Subset Stats and the Affect on Regression Analysis
Understanding subset stats becomes very important for any analyst looking to make an argument for “what matters” and “how much something matters” in the sports scene. The presence of subset stats could greatly influence the argument. In terms of regression analysis, subset stats are less trustworthy than the stats from the inclusive set. With the weakened reliability of these subset stats, the subjects of these stats are less likely to maintain abnormal success or failure if the statistical production in the inclusive set is normal. This is extremely important to understand when accessing the progress of a player or team statistically, whether it be during the year or from one year to another. We will know how much to trust the production of the player or team.

Let’s continue with our example involving third down defense. Say a team is allowing a first down at an abnormally high rate during third down situations. However, the team is allowing a first down at a relatively normal rate during all situations. We should put more stock into the overall production than the third down production. This is because the team fielded more snaps overall than it did on third down.

The sample size plays the major role here. With a larger sample size, the results become more reliable. Therefore, we will generally trust the whole set more than the subset. Furthermore, we will generally trust a team’s success and failure more and more as a season progress. Think about it like we’re thinking about subsets. The first two weeks of a season is merely a subset of a 16-week season. This shows how subset stats are intricately tied into the affect of sample sizes.

Subset Stats That Hold More Value than Normal
Subset stats impact more than regression. In select cases, they also put a “weighted” appearance to the inclusive set stats. This makes it very important for any analyst to understand the most important scenarios of a game. Even though these subset stats are less than reliable than the inclusive set stats, they could provide a major boost or major setback to a team or player.

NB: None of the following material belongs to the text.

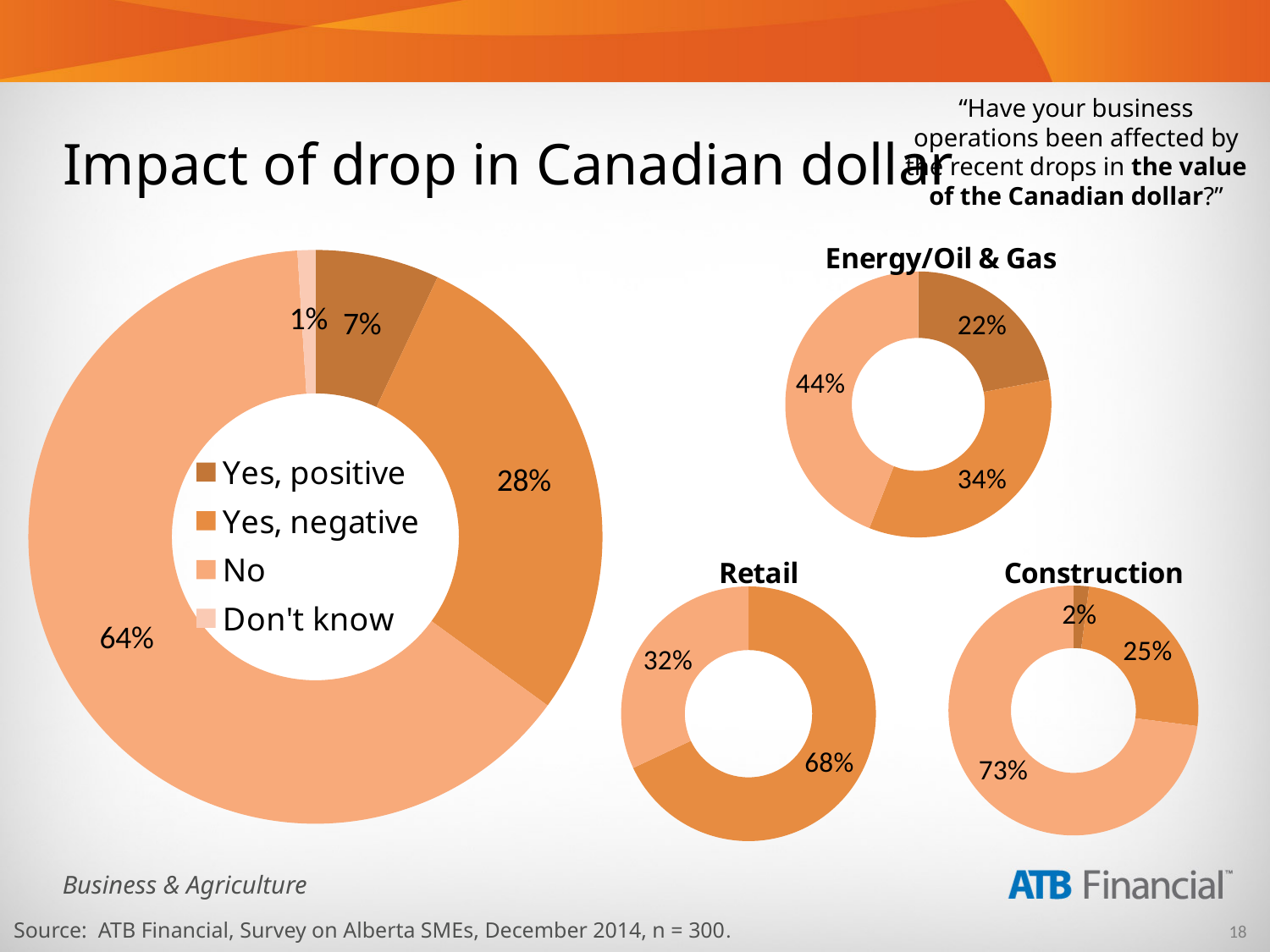
In the Construction chart, what percentage answered "No"? 73% In the Energy/Oil & Gas chart, which response has the largest share? No How many entries does the legend in the large donut chart list? 4 In the large donut chart on the left, which response has the smallest share? Don't know In the large donut chart on the left, what percentage answered "No"? 64% In the Energy/Oil & Gas chart, what percentage answered "Yes, positive"? 22% In the large donut chart on the left, what percentage answered "Yes, negative"? 28% Which is larger: the "Yes, negative" share in the Retail chart or in the Energy/Oil & Gas chart? Retail In the Construction chart, what is the difference between the "No" and "Yes, negative" shares? 48% In the Retail chart, what percentage answered "Yes, negative"? 68% In the Retail chart, how many segments are shown? 2 In the large donut chart on the left, what is the difference between the "Yes, negative" and "Yes, positive" shares? 21%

In terms of the overall statistical profile, certain subset stats that address important scenarios of the game will have a larger impact than the normal statistical cross-section. Many analysts generalize this subject when discussing the “clutch factor” of players or teams.

Again, let’s look at third down defense. Say a team performs abnormally well during third down, but performs normally during the other down situations. Although the previous section explained to us how we should trust the normal play more than the abnormally well play, we cannot excuse the results altogether. Overall, the defense with abnormally strong play on third down will look much stronger than a defense that only performs abnormally well on first or second down. That’s because stops on third down will generally force the opponent to kick (via punts or field goals), while stops on the ealirer downs generally don’t end the drive.

Here’s a list of some scenarios that produce subset stats that have this “weighted” impact:

Football (NFL or NCAA)

  • Third down, offense or defense
  • Fourth down, offense or defense
  • Red zone, offense or defense
  • “Late and close,” offense or defense
  • One-possession play
  • Overtime play
  • Postseason play (for individual value)

Baseball (MLB, MiLB or NCAA)

  • Runners in scoring position, hitting or pitching
  • Two strikes, hitting or pitching
  • “Late and close,” hitting or pitching
  • One-run play
  • Extra-inning play
  • Postseason play (for individual value)

Basketball (NBA or NCAA)

  • Three-point shooting, offense or defense
  • “Late and close,” offense or defense
  • One-possession play
  • Overtime play
  • Postseason play (for individual value)

Hockey (NHL or NCAA)

  • One-goal play
  • Overtime play
  • Power play or short-handed play (for individual value)
  • Postseason play (for individual value)

Get to know these stats very well, and research how they can impact the game. We will be discussing factors for regression involving these subset stats on many occasions here at TABMathletics. Enjoy the analysis!